L99-101 I think that the aim is partially disconnected, I suggest changing it to “investigate the autochthonous leaf litter influence on enzymatic expressions and taxonomic composition of fungal and bacterial groups along leaves decomposition in freshwater streams.”
L119 Please before defining the systems.
L54 I suggest changing “degradation” to “decomposition” when arguing the general process of decay of organic residues until inorganic compounds are released. (mineralization).
L54 I suggest changing “degradation” to “fragmentation” when arguing the process that reduces organic tissues to coarse and dissolved organic particles.
L58-59 This idea is confusing because it isn’t clear if the subject is decomposition (inorganic nutrients releasing) or fragmentation (production of organic particles as heterotrophic resources).

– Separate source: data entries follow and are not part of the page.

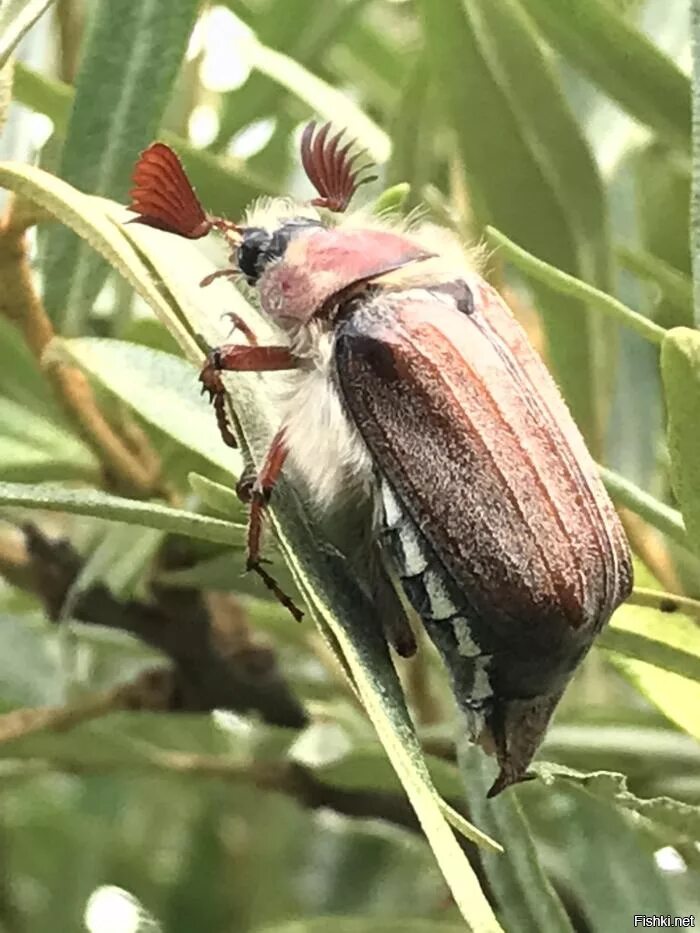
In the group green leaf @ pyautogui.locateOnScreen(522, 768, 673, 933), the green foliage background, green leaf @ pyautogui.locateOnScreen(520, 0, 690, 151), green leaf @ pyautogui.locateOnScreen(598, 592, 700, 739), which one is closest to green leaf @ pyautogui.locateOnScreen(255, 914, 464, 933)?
the green foliage background

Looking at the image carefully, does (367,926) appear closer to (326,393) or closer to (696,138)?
(326,393)

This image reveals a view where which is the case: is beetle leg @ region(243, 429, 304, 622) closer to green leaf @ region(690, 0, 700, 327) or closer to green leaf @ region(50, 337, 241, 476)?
green leaf @ region(50, 337, 241, 476)

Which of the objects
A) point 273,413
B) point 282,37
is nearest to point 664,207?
point 282,37

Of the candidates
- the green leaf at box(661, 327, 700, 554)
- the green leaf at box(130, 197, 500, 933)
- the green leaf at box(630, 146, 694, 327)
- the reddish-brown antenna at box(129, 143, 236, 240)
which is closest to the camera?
the green leaf at box(130, 197, 500, 933)

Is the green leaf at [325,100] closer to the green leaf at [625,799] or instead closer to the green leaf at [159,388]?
the green leaf at [159,388]

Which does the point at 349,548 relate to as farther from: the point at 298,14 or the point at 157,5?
the point at 298,14

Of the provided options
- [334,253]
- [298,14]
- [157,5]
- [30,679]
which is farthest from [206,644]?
[298,14]
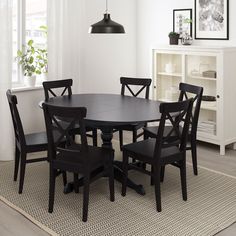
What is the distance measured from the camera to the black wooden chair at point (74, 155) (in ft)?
9.70

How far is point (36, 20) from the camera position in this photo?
16.3ft

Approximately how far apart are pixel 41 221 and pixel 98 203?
0.54 metres

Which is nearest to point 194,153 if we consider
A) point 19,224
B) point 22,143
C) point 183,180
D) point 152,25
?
point 183,180

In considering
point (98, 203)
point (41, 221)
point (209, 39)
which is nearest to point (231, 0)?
point (209, 39)

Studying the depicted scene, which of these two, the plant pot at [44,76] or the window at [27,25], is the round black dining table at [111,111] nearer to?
the plant pot at [44,76]

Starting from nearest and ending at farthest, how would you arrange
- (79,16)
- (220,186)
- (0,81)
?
(220,186) → (0,81) → (79,16)

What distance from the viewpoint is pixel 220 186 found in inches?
147

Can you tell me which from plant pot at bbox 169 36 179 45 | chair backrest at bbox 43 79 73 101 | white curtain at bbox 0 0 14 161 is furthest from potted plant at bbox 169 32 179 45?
white curtain at bbox 0 0 14 161

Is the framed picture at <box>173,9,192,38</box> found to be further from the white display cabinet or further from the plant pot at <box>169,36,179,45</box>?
the white display cabinet

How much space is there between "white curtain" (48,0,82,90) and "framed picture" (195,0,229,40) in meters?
1.54

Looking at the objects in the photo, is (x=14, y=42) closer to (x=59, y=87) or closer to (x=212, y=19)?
(x=59, y=87)

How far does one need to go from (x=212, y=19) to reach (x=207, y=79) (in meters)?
0.77

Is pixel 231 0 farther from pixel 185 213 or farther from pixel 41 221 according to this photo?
pixel 41 221

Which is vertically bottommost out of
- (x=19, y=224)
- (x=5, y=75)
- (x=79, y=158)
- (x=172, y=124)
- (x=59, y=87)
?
(x=19, y=224)
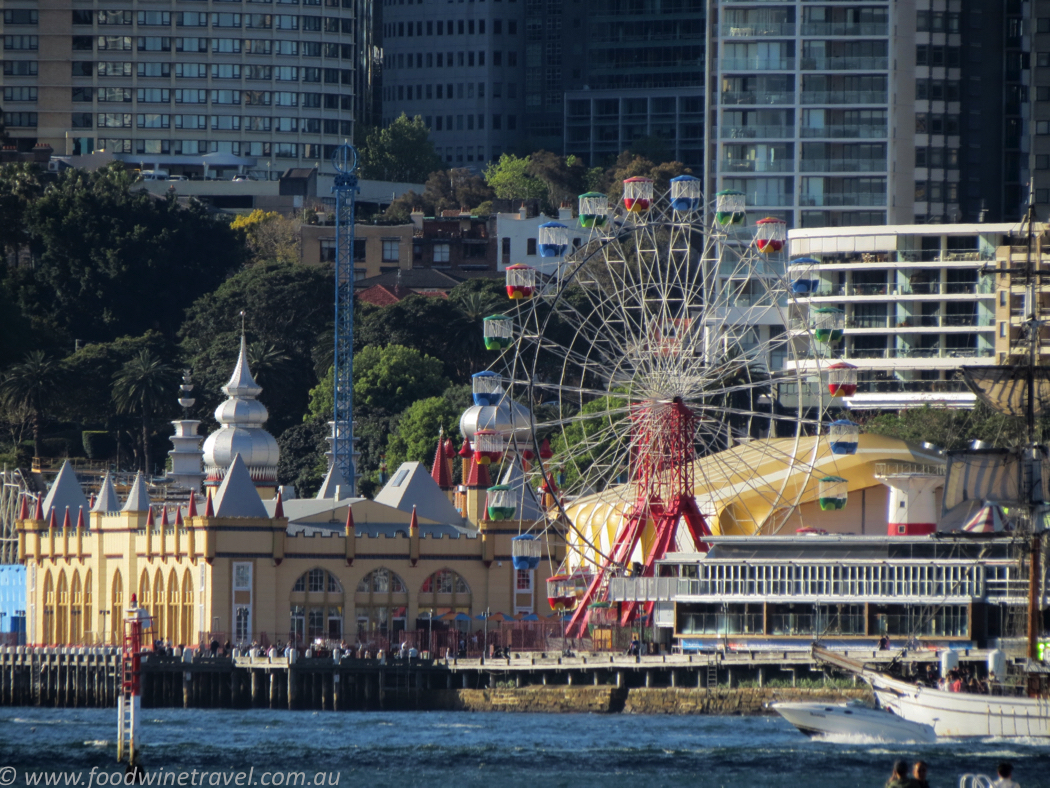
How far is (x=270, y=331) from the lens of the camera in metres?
192

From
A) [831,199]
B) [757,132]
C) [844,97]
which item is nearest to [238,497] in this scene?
[757,132]

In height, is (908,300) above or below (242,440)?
above

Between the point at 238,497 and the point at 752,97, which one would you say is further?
the point at 752,97

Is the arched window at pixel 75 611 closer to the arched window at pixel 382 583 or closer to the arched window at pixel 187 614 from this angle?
the arched window at pixel 187 614

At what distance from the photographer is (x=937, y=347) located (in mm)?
172250

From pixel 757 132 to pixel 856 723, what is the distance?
103 metres

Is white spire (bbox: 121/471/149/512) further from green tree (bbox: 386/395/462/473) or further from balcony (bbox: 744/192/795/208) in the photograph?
balcony (bbox: 744/192/795/208)

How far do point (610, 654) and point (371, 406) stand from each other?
71.3 m

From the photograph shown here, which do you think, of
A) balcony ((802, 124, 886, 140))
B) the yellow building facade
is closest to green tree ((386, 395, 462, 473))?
balcony ((802, 124, 886, 140))

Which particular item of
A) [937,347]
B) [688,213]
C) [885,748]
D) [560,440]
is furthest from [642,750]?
[937,347]

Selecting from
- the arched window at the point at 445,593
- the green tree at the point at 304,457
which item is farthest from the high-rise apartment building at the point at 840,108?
the arched window at the point at 445,593

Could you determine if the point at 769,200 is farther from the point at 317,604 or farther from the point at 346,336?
the point at 317,604

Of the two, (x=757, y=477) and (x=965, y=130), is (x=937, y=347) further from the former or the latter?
(x=757, y=477)

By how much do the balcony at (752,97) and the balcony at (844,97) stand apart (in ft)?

L67-68 I suggest using “depolymerization” when arguing the process that reduces macromolecules (as the cell-wall components) to low-molecular-weight organic molecules assimilable by microorganisms.
L127 Are the leaves collected green or senescent? This specification is critical to understanding enzymatic activity and microbial community structure because N and P concentration changes between green or brown leaves. Please make this specification and argue because use one or the other.
L256 I suggest modifying to “Effect of autochthonous leaf litter on global expression patterns”
L257-261 This clarification isn’t necessary. Please add L58-61 to M&M section.
L270 and L298. I suggest deleting it because subtitles aren’t necessary.
L279-297 Why is independent of litter addition treatment?
L352-353 Please add the direction of this statistical difference (treatment).
Discussion
Is necessary to contextualize the relevance of microbial metatranscriptomic analysis in decomposition studies (terrestrial and aquatic) and identify the experimental conditions mainly the selection of raw material: a) green or brown leaves, b) Why only one Alder species and their relevance in their system (in situ litterfall dominance)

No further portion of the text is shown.